In early 2024, I was brought on by the Department of Physics at Northern Illinois University to reimplement an interpreter for a scripting language called COSY. It was originally built in Fortran 77 and features a number of high performance computing acceleration structures and differential algebraic primitives that most languages don't natively support. Over the following year and half, I workedon building the core parser for the language with the intent to adapt everything over to C++ so that it can be extended and modified to meet the growing demands of beam physics research.
After graduating, the project will be managed other students by Fall 2025. I intend to do one last refactor of the project with the intention to have everything buttoned up for the next unfortunately soul to handle the behemoth.
Each section of this developer log is a component of the project I am building and will expand as I work on them. I wrote this with the intention that each section is a standalone article that you can read.

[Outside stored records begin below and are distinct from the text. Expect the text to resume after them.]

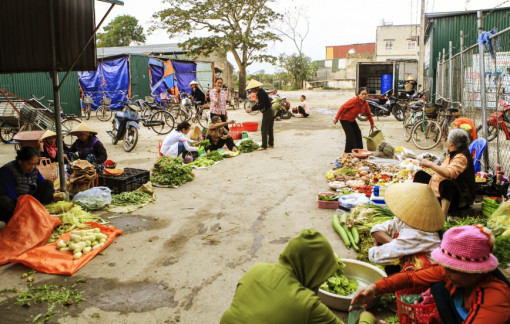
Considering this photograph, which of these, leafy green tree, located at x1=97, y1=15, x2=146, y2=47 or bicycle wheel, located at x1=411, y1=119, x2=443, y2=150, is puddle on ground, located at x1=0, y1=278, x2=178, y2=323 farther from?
leafy green tree, located at x1=97, y1=15, x2=146, y2=47

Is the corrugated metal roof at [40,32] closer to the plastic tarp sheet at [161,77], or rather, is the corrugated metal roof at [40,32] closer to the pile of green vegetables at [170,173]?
the pile of green vegetables at [170,173]

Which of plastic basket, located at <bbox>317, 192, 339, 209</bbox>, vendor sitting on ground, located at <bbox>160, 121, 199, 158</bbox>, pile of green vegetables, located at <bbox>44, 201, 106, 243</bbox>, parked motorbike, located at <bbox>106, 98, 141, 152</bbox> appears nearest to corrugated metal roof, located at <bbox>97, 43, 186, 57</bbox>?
parked motorbike, located at <bbox>106, 98, 141, 152</bbox>

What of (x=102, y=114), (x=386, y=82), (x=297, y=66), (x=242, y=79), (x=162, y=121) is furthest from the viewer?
(x=297, y=66)

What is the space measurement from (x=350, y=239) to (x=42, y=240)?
358 centimetres

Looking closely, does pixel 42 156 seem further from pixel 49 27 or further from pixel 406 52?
pixel 406 52

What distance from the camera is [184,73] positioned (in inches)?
941

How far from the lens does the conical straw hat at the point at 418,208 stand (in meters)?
3.21

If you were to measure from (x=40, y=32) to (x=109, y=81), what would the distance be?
54.1ft

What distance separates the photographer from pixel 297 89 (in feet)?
143

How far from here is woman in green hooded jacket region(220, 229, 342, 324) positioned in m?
1.84

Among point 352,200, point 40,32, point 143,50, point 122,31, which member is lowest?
point 352,200

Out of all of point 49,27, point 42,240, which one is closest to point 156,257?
point 42,240

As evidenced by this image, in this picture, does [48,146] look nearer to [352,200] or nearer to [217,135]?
[217,135]

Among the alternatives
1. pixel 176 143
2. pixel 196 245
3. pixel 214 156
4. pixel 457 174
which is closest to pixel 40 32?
pixel 176 143
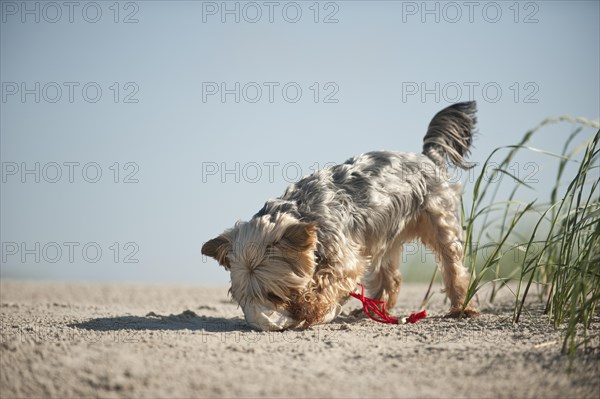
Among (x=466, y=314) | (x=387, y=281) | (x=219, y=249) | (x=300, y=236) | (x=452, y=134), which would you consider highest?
(x=452, y=134)

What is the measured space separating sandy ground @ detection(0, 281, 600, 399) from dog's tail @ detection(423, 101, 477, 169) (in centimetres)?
256

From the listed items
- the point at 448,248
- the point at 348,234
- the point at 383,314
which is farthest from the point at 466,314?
the point at 348,234

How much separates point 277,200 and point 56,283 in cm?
967

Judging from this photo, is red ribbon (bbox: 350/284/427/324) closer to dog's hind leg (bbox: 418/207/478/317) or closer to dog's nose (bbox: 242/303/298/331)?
dog's hind leg (bbox: 418/207/478/317)

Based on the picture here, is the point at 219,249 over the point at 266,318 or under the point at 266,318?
over

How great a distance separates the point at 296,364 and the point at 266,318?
4.68 feet

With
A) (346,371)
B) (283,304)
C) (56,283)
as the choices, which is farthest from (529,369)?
(56,283)

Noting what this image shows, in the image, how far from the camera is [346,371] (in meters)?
3.41

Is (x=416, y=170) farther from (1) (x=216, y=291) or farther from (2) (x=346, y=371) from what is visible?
(1) (x=216, y=291)

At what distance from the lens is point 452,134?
6980mm

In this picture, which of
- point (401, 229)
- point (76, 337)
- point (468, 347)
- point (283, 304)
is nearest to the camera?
point (468, 347)

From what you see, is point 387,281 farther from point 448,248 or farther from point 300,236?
point 300,236

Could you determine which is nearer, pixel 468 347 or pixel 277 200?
pixel 468 347

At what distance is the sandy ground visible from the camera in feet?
10.3
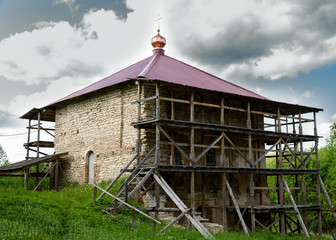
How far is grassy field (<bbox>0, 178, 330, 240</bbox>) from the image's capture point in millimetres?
11703

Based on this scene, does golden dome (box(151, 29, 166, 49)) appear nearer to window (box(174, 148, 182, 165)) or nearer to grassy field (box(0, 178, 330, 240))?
window (box(174, 148, 182, 165))

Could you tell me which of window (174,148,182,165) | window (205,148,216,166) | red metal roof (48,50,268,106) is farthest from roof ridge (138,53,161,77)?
window (205,148,216,166)

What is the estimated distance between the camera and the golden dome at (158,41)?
23.8 meters

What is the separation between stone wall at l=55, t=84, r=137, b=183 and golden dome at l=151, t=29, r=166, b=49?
4.84 meters

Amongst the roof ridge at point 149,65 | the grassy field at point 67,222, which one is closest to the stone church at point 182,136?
the roof ridge at point 149,65

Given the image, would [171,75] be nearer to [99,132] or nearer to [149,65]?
[149,65]

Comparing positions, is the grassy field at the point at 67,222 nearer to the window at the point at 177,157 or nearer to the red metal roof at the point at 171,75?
the window at the point at 177,157

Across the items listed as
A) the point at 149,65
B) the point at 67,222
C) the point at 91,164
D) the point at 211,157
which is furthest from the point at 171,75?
the point at 67,222

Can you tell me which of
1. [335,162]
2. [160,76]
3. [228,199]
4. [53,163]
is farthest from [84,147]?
[335,162]

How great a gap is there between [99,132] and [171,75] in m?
4.47

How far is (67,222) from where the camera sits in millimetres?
13586

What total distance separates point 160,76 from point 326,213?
1830 centimetres

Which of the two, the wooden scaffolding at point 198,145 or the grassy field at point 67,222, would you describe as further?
the wooden scaffolding at point 198,145

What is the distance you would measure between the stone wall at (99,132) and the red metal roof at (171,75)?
2.00ft
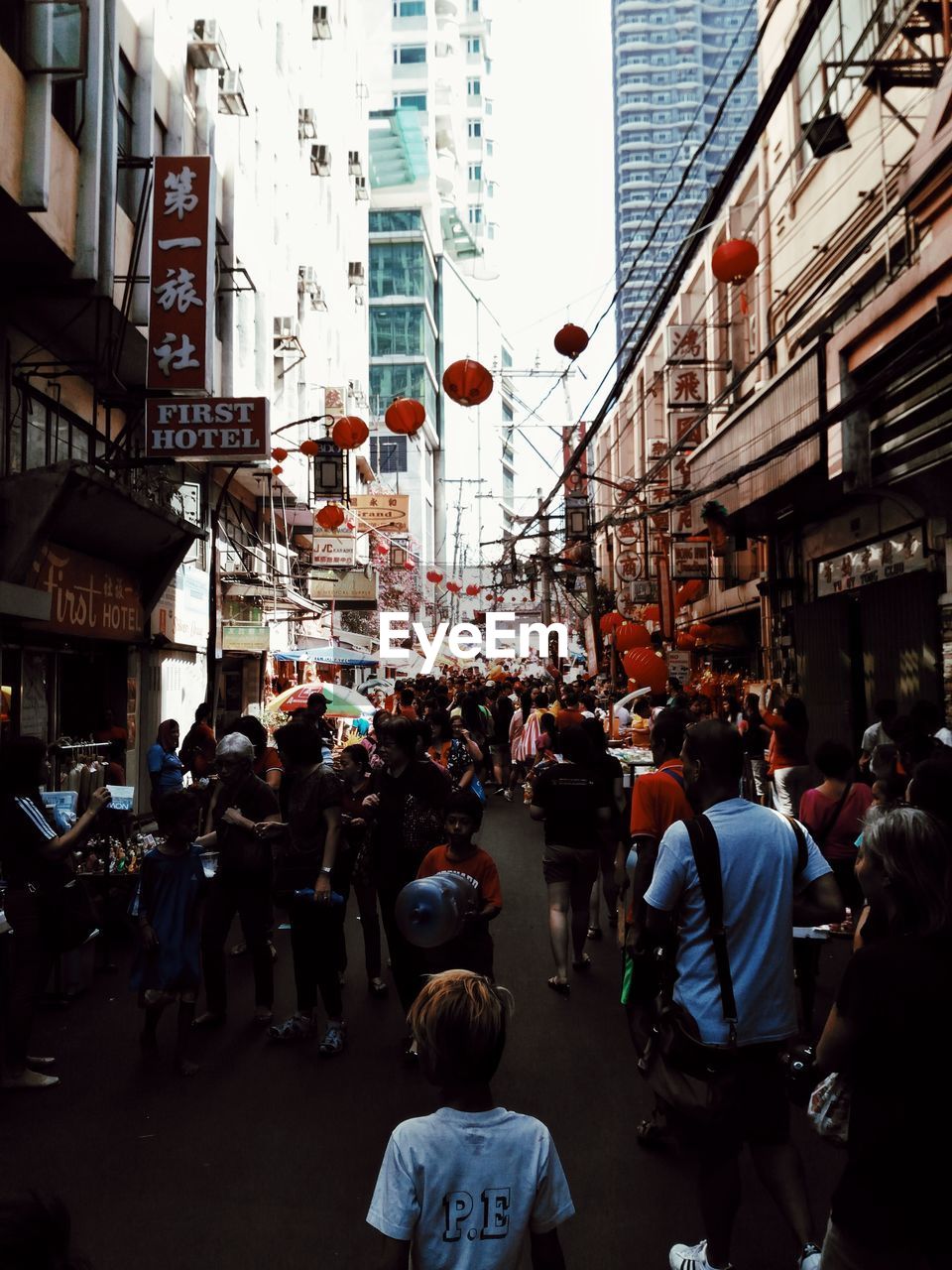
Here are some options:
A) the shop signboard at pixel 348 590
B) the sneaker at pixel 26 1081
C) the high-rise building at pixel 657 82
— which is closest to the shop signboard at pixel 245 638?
the shop signboard at pixel 348 590

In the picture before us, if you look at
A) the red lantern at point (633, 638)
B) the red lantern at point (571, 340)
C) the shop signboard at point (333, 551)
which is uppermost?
the red lantern at point (571, 340)

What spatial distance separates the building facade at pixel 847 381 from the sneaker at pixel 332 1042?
7.02 metres

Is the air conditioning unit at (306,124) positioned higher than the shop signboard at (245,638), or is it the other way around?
the air conditioning unit at (306,124)

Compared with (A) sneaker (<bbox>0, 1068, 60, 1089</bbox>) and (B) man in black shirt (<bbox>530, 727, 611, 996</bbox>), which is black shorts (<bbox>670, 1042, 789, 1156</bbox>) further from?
(B) man in black shirt (<bbox>530, 727, 611, 996</bbox>)

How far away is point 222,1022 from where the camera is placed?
6.41 meters

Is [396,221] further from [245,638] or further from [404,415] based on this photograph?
[404,415]

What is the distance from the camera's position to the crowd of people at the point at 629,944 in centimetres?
230

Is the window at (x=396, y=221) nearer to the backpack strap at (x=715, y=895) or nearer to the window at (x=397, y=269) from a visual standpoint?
the window at (x=397, y=269)

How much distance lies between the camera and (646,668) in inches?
699

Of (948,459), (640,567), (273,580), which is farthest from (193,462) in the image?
(640,567)

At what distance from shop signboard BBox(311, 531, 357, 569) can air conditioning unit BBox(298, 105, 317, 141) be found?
1093 centimetres

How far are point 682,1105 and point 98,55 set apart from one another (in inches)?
488

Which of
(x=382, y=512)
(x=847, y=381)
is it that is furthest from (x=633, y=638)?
(x=382, y=512)

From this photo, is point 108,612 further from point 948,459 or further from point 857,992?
point 857,992
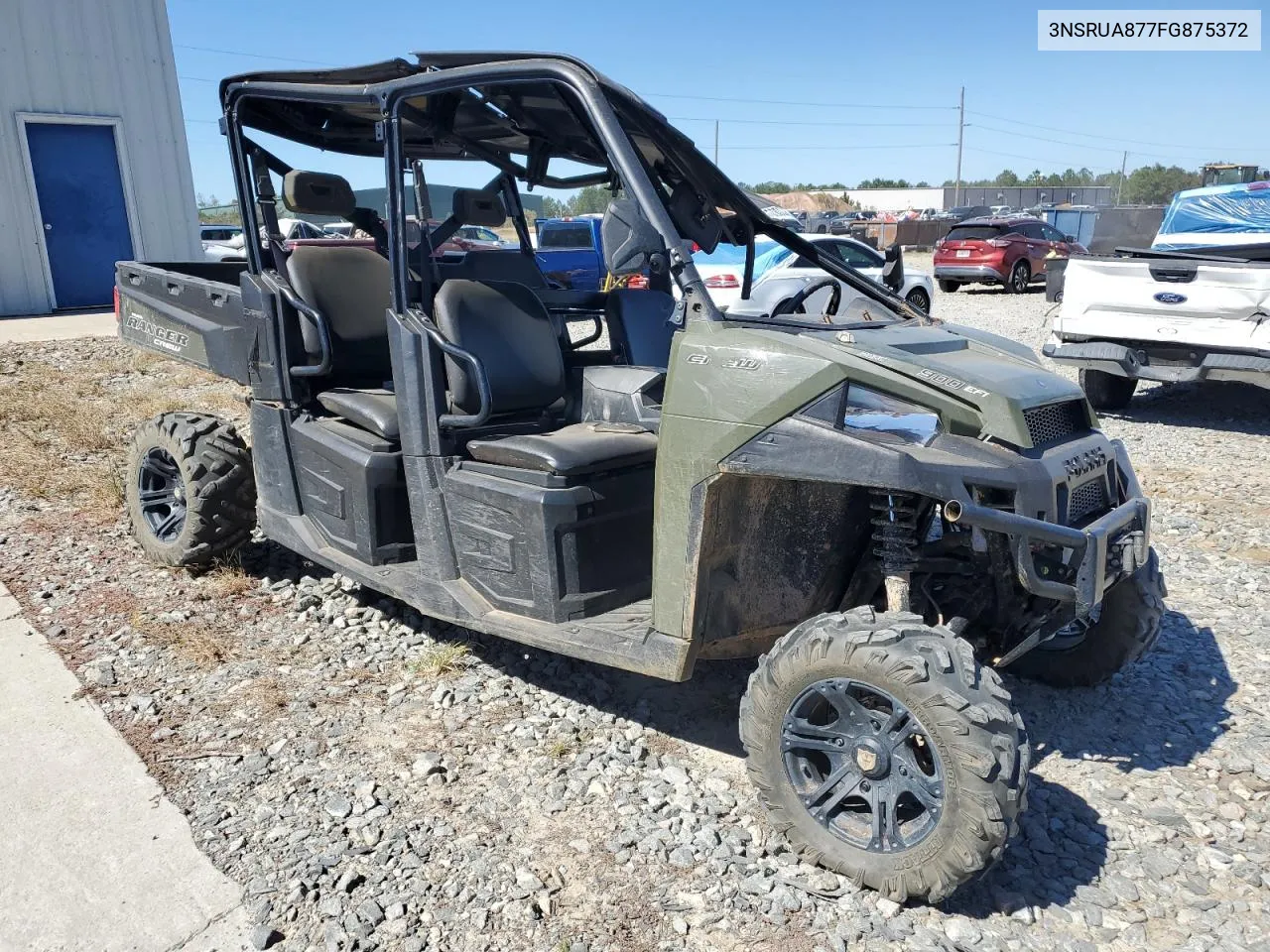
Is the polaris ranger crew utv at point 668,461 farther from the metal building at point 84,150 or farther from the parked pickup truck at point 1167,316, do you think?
the metal building at point 84,150

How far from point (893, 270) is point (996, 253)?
1745 centimetres

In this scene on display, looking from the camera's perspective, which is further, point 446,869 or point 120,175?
point 120,175

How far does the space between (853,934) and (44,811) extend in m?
2.52

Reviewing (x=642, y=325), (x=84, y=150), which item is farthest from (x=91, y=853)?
(x=84, y=150)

Anything related to building the underlying runtime architecture of the Sigmafox is detailed here.
Memory allocators and related performance optimizations lay within.
Architecture is a somewhat nebulous term here. When I refer to the architecture of this software, I mean to talk about the base foundations and facilities needed to begin writing the true meat and potatoes of the interpreter. For this project in particular, I want to have fine grained control over each component that goes into the interpreter. This means developing my own standard library.
It isn't as bad as it sounds.
With most of my projects, I begin by type defining all my primitive types. It helps to be explicit about the size of your integers and makes the eventual mess I am about to make slightly more palatable.
Another component I want to point out is the need to wrap my assertions. For sure, there are compiler flags that every major vendor provides to toggle c-assertions, but it doesn't hurt to handle this yourself. Additional macros for checking pointers and creating traps for edge-case behaviors are essential for defensive programming. Do you know how often I make a careless mistake that these macros catch for me?
C++
source/common/definitions.hpp
#ifndef SIGMAFOX_SOURCE_COMMON_DEFINITIONS_HPP
#define SIGMAFOX_SOURCE_COMMON_DEFINITIONS_HPP
#include <cstdio>
#include <cstring>
#include <cstdint>
#include <cassert>
typedef uint8_t uint8;
typedef uint16_t uint16;
typedef uint32_t uint32;
typedef uint64_t uint64;
typedef int8_t int8;
typedef int16_t int16;
typedef int32_t int32;
typedef int64_t int64;
typedef float real32;
typedef double real64;
typedef int32_t bool32;
typedef int64_t bool64;
typedef char* cstr;
typedef const char* ccstr;
#define SF_BOOLEAN_ENABLE_STRING(b) (b ? "enabled" : "disabled")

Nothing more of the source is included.